Set problem: Pick out every line of the data below that contains the string "Wrap" and copy each one in full. The match is case-sensitive.

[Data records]
<<<<

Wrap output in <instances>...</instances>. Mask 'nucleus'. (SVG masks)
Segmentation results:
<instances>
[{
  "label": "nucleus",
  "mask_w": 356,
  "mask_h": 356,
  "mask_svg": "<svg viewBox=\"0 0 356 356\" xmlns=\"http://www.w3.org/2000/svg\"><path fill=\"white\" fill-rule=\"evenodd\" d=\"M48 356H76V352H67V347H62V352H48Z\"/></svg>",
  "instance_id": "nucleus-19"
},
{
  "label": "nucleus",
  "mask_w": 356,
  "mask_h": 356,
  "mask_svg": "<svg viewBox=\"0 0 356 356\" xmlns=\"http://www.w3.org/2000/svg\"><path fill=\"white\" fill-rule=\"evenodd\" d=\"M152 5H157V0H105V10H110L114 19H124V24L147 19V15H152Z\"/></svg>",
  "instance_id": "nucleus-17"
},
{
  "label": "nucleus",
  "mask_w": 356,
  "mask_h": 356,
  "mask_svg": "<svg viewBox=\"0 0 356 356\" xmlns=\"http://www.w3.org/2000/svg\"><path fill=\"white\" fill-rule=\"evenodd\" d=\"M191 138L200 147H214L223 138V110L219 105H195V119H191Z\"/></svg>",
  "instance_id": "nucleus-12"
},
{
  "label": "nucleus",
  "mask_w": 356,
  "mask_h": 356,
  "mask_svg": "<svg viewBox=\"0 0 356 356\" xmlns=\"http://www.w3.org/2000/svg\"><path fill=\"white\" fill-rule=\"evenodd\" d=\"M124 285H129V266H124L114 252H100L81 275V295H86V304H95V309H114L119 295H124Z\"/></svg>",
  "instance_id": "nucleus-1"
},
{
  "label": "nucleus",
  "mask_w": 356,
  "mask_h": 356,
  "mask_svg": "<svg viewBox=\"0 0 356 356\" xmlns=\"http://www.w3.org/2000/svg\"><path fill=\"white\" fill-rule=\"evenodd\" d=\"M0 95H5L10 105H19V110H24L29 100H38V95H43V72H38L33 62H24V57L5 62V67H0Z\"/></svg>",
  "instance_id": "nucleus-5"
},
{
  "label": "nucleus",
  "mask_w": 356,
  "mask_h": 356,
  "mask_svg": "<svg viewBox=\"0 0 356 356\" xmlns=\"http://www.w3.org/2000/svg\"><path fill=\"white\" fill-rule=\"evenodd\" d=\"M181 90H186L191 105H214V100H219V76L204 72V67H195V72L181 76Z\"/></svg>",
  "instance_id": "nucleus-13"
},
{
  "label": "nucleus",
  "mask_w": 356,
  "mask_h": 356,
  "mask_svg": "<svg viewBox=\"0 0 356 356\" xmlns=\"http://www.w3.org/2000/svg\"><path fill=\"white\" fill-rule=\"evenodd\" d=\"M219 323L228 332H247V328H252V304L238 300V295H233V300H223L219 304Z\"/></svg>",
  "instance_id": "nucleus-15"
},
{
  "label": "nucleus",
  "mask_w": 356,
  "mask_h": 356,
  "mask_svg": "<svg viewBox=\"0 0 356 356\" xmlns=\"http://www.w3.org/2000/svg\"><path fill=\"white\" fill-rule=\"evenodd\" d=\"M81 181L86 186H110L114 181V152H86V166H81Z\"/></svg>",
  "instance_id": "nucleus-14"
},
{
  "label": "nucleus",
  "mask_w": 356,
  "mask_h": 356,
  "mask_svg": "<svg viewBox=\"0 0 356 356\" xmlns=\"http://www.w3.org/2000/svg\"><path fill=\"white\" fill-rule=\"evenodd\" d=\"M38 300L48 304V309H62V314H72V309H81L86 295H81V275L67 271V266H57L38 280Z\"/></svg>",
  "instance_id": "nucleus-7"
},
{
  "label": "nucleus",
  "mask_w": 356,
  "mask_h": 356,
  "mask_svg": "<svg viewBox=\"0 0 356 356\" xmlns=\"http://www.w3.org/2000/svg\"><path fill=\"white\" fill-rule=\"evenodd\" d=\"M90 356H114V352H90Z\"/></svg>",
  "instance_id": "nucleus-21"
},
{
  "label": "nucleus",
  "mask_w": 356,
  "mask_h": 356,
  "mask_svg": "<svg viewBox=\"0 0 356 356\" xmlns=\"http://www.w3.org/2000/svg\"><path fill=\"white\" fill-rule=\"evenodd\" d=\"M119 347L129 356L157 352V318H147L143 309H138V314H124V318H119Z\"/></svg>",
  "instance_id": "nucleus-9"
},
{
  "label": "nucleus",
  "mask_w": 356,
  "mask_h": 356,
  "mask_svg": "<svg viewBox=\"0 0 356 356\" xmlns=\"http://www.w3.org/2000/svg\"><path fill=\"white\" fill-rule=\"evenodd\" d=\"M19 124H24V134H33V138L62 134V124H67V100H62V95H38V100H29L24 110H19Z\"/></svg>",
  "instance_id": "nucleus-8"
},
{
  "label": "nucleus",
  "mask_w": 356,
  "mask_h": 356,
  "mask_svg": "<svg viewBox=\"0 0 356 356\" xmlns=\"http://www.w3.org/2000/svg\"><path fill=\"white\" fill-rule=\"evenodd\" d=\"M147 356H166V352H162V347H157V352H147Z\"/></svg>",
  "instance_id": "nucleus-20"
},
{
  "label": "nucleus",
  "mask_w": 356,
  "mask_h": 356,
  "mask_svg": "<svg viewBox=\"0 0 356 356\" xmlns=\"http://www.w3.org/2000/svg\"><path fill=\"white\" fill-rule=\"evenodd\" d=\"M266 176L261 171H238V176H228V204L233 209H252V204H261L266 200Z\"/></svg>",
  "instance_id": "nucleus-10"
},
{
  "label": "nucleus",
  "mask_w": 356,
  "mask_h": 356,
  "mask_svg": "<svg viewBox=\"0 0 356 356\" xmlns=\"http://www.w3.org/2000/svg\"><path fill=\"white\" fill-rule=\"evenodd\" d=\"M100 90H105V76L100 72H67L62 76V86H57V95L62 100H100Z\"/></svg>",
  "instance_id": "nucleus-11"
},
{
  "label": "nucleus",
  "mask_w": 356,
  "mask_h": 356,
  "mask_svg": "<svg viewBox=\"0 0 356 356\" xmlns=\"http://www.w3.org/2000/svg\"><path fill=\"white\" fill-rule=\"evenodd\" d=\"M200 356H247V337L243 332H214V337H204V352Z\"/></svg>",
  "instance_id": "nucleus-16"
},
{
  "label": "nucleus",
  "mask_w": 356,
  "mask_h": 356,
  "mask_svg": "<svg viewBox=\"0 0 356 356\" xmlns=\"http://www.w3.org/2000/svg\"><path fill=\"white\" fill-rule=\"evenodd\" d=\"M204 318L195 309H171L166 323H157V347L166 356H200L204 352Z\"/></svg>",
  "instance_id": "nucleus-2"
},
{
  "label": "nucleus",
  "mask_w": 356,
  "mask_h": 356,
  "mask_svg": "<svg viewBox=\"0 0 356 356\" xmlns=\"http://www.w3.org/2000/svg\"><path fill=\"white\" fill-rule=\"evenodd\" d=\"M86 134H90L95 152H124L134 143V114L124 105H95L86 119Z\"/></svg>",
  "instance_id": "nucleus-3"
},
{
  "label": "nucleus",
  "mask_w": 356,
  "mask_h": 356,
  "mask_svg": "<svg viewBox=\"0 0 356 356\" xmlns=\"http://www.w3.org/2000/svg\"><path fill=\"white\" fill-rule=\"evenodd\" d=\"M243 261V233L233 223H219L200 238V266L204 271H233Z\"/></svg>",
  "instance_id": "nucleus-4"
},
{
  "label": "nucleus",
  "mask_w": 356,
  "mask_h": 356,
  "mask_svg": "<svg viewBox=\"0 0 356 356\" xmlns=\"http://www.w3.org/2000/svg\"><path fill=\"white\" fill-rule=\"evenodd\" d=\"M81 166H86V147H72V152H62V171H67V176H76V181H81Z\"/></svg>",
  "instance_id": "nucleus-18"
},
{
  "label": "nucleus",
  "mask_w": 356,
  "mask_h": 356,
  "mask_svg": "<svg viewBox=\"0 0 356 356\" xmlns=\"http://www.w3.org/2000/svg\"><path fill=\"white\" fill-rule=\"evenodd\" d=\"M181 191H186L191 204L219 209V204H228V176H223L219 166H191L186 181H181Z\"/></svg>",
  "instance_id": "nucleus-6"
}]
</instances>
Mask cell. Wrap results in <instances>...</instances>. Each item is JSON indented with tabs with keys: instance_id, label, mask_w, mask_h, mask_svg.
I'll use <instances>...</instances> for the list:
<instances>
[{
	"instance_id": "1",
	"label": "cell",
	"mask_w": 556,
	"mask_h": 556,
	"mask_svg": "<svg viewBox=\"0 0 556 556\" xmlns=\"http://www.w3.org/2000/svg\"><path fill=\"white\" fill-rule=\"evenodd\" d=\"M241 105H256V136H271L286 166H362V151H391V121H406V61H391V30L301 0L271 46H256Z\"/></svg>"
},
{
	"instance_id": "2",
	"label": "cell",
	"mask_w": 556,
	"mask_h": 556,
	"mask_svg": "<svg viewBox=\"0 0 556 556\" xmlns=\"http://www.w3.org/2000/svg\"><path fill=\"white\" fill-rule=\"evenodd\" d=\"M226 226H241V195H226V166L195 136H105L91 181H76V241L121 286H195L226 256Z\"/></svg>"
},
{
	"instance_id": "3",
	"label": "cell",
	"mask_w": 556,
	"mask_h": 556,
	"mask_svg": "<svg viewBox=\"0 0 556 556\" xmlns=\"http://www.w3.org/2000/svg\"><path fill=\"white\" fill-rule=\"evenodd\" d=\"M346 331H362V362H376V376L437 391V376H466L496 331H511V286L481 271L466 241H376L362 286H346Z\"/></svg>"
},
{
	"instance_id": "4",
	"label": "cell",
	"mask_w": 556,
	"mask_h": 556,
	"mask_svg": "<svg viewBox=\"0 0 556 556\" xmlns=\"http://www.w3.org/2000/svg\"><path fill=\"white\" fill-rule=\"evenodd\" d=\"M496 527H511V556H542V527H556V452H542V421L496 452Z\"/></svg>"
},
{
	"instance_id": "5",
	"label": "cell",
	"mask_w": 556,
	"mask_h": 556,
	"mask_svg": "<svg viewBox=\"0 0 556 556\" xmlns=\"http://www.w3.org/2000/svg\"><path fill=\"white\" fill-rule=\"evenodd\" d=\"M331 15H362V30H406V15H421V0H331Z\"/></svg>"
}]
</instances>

>>>>

Full solution:
Wrap output in <instances>...</instances>. Mask 'nucleus'. (SVG masks)
Mask cell. Wrap results in <instances>...</instances>. Each item is JSON indented with tabs with keys: instance_id, label, mask_w, mask_h, mask_svg.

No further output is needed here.